Sur le réseau social, tout le monde y est allé de son propre commentaire concernant le renvoi de ce professeur.

«Donc c’est fait, il est renvoyé. Dieu merci, maintenant les étudiants auront moins de mal à valider leur année maintenant qu’il n’est plus là… Plus de commentaires acerbes de sa part», pouvait-on lire.

Avant qu’une autre étudiante renchérisse:

«Ceux qui ont soutenu le professeur ont perdu la bataille», faisant référence aux étudiants en journalisme qui auraient soutenu l’idée que l’étudiante en question se serait vengée du professeur, car elle aurait obtenu de mauvaises notes.

«Je me fiche de savoir s’il verra mon post ou non. Il est viré et hors de mes pensées!», a écrit une autre étudiante visiblement soulagée de ce renvoi.

Avant d’ajouter plus loin:

«Ne jamais penser que sortir ou essayer d’obtenir des faveurs sexuelles d’une étudiante vous mènera quelque part».

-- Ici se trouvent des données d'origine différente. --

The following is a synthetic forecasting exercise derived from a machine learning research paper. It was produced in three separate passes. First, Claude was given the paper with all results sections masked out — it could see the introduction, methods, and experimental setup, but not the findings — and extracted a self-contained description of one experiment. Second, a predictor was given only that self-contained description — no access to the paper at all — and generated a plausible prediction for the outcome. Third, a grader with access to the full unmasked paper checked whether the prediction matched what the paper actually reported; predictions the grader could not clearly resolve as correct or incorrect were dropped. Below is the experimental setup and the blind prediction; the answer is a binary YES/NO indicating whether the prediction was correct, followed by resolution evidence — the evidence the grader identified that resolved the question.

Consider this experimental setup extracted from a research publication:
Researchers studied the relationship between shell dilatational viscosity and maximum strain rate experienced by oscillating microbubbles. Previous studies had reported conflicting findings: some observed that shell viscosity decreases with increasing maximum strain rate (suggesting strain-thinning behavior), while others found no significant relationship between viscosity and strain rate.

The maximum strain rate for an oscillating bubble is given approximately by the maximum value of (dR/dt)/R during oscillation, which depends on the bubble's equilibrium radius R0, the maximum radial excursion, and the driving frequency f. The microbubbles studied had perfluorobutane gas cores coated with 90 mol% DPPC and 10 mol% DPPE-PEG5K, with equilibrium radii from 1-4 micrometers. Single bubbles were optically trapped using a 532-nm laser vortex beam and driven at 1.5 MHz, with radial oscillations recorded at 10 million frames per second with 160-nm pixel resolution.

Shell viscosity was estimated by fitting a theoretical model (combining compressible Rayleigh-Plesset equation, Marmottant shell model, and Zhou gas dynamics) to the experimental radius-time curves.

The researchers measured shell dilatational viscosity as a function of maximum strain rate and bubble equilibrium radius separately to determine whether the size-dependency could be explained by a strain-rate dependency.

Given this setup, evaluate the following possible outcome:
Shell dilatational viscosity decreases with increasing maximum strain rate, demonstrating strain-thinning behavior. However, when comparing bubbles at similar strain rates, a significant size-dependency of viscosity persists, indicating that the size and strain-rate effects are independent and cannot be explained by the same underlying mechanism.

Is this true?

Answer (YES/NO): NO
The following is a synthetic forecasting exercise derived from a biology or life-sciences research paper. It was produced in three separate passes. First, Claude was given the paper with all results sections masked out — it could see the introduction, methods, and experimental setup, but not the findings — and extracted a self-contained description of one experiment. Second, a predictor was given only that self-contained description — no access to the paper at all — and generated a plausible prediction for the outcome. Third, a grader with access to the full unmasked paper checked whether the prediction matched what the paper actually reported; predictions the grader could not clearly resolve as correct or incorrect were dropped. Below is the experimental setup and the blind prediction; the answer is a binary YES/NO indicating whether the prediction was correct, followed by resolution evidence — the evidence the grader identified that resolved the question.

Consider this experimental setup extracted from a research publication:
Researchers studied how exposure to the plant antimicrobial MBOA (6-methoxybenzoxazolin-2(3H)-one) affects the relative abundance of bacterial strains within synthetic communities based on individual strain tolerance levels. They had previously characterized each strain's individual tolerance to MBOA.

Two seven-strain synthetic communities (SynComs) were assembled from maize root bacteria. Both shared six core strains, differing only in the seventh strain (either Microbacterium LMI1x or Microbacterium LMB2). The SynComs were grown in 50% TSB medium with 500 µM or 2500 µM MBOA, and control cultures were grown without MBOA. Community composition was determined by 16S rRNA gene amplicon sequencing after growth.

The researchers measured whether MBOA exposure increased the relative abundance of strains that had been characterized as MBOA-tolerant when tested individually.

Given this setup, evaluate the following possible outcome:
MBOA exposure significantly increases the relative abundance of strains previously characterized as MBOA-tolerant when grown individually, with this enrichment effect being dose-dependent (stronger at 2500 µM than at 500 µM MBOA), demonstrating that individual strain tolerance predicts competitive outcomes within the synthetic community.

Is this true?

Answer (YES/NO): NO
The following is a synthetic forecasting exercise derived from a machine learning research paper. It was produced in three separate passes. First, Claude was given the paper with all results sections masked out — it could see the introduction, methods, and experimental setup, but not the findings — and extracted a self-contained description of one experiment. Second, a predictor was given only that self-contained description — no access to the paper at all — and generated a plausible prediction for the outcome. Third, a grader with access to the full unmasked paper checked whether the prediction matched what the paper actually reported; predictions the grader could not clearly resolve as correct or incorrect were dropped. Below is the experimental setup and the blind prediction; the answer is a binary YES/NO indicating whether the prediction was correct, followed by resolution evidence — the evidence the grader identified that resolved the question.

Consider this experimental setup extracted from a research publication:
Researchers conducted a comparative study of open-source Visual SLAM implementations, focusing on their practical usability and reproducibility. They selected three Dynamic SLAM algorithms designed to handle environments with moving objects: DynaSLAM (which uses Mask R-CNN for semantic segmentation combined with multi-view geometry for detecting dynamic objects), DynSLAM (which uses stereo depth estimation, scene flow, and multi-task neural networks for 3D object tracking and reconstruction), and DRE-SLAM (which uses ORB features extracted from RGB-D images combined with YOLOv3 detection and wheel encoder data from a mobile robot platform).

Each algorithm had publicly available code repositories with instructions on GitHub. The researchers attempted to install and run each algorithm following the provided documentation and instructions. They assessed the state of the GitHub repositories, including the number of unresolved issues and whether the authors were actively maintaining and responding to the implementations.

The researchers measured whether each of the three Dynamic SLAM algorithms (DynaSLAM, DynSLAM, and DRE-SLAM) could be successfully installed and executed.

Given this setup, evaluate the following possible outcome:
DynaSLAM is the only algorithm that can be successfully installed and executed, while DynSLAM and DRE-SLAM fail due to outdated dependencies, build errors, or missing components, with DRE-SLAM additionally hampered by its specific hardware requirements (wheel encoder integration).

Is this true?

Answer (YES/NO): NO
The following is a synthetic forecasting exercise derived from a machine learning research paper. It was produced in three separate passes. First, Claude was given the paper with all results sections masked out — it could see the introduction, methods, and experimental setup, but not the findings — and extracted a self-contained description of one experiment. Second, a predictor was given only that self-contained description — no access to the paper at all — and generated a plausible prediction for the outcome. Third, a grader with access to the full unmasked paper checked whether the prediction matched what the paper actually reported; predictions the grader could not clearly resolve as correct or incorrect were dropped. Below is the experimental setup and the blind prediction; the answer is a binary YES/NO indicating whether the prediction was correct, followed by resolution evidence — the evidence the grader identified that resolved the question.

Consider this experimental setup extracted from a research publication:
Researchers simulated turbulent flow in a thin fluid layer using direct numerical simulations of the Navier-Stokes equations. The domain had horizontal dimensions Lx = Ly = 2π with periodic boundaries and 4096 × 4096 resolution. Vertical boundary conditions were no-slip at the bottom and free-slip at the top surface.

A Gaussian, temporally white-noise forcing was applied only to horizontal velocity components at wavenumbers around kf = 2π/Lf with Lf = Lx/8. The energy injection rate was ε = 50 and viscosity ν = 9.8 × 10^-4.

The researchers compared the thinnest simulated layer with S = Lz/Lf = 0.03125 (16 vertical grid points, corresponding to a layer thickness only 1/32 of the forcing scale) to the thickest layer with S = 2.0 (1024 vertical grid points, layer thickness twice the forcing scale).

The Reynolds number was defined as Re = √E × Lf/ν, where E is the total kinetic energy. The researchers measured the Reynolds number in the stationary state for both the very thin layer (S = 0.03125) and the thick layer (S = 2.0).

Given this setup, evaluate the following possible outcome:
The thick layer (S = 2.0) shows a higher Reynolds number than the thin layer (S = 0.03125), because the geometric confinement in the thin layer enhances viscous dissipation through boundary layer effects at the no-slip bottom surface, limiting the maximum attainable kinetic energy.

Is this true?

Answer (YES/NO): YES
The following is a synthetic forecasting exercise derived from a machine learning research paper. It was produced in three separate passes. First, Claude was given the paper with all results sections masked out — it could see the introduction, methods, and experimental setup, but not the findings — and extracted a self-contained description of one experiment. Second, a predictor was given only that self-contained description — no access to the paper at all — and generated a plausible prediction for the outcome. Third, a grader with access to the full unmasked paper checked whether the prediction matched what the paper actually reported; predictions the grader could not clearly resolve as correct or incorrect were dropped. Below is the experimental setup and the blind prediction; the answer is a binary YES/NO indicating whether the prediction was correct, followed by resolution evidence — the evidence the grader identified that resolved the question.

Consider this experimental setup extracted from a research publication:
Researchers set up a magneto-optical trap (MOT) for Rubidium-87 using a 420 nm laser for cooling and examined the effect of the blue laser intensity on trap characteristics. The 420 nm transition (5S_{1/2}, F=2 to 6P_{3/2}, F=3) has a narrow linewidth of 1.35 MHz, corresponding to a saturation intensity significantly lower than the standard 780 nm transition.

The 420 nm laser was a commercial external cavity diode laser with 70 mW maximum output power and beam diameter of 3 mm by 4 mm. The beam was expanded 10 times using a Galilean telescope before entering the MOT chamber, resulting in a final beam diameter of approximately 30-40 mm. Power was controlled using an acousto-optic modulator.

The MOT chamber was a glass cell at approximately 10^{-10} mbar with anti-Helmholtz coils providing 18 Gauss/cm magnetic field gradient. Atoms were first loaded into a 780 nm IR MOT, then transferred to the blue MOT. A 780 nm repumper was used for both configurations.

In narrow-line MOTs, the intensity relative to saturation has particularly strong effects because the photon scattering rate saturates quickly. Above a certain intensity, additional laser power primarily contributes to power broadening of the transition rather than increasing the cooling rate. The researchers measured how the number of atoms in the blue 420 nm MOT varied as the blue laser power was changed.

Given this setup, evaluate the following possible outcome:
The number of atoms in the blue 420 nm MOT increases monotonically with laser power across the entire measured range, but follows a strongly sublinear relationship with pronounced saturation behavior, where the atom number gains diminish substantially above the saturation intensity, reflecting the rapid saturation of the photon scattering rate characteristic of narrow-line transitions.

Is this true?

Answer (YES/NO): YES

Il y a trois ans, l’étudiante, alors en première année de journalisme, et le professeur déchu avaient entamé une discussion via le réseau social au cours de laquelle ce dernier avait communiqué son envie d'avoir une relation avec son élève, apprend-on du Pretoria News.

L’université de technologie Tshwane n’en est pas à son premier scandale sexuel.

En 2008, une enquête intra-universitaire avait révélé que deux étudiantes avaient eu des relations sexuelles avec des employés de l’université en échange d’une bourse étudiante.